L’enjeu de ces tactiques, qui émaillent la relation d’aide, est bien, pour les aides à domicile, de trouver ou de conserver une certaine « constance » au fil des interactions avec le bénéficiaire. Mais comme le souligne une aide à domicile « avec certaines personnes, il y a toujours une incertitude… des bénéficiaires avec qui on n’a pas trouvé encore de constance… ça peut aller très bien un jour et le jour d’après qu’il y ait beaucoup d’agressivité ».

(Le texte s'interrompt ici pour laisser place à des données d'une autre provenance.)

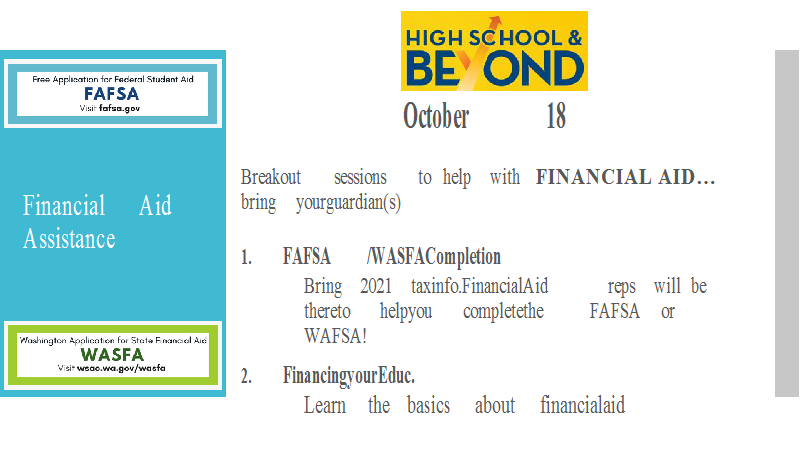 Free Application for Federal Student Aid
FAFSA
Visit fafsa.gov

Financial Aid Assistance

Washington Application for State Financial Aid
WASFA
Visit wsac.wa.gov/wasfa

HIGH SCHOOL & BEYOND

October 18

Breakout sessions to help with FINANCIAL AID… bring yourguardian(s)

1. FAFSA /WASFACompletion
Bring 2021 taxinfo.FinancialAid reps will be thereto helpyou completethe FAFSA or WAFSA!

2. FinancingyourEduc.
Learn the basics about financialaid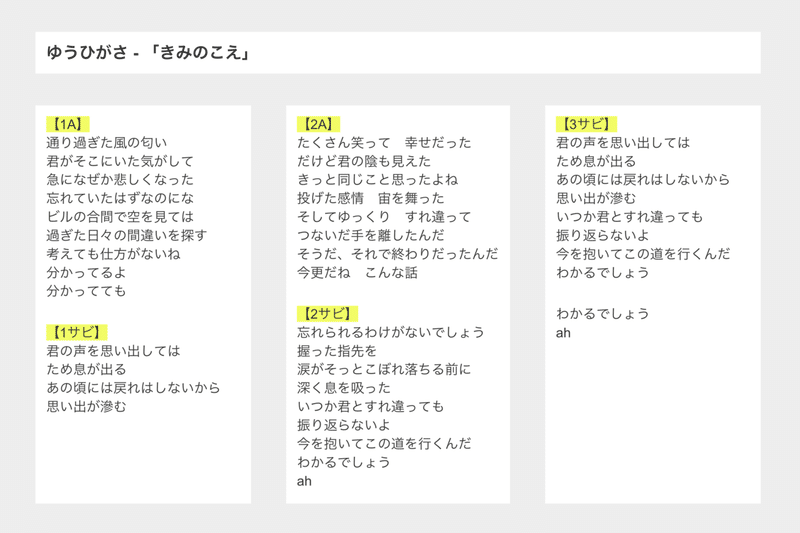 ゆうひがさ - 「きみのこえ」

【1A】
通り過ぎた風の匂い
君がそこにいた気がして
急になぜか悲しくなった
忘れていたはずなのにな
ビルの合間で空を見ては
過ぎた日々の間違いを探す
考えても仕方がないね
分かってるよ
分かってても

【1サビ】
君の声を思い出しては
ため息が出る
あの頃には戻れはしないから
思い出が滲む

【2A】
たくさん笑って　幸せだった
だけど君の陰も見えた
きっと同じこと思ったよね
投げた感情　宙を舞った
そしてゆっくり　すれ違って
つないだ手を離したんだ
そうだ、それで終わりだったんだ
今更だね　こんな話

【2サビ】
忘れられるわけがないでしょう
握った指先を
涙がそっとこぼれ落ちる前に
深く息を吸った
いつか君とすれ違っても
振り返らないよ
今を抱いてこの道を行くんだ
わかるでしょう
ah

【3サビ】
君の声を思い出しては
ため息が出る
あの頃には戻れはしないから
思い出が滲む
いつか君とすれ違っても
振り返らないよ
今を抱いてこの道を行くんだ
わかるでしょう

わかるでしょう
ah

Cette « bonne distance relationnelle », condition nécessaire (mais pas suffisante) d’un engagement en situation acceptable pour les deux protagonistes n’est donc pas un état stable, sur lequel les interactants pourraient éternellement compter une fois qu’ils l’auraient trouvée. Cette bonne

distance est avant tout un processus pratique, contingent et chaotique, à travers lequel les aides à domicile, en se coordonnant avec chaque bénéficiaire, produisent, confirment cette bonne distance, au besoin la restaurent en cas d’incidents, de disputes, d’épreuves au fil de la prise en charge… Ainsi, la nature même des tâches demandées aux aides à domicile et leur position professionnelle paradoxale (un agent institutionnel au domicile privé de l’usager) les obligent à « prendre des libertés » avec les règles et normes censées déterminer leur travail si elles veulent espérer produire en situation une « action qui convient » (Thévenot, 1990) et apporter, in fine, une aide qu’elles puissent considérer comme de qualité.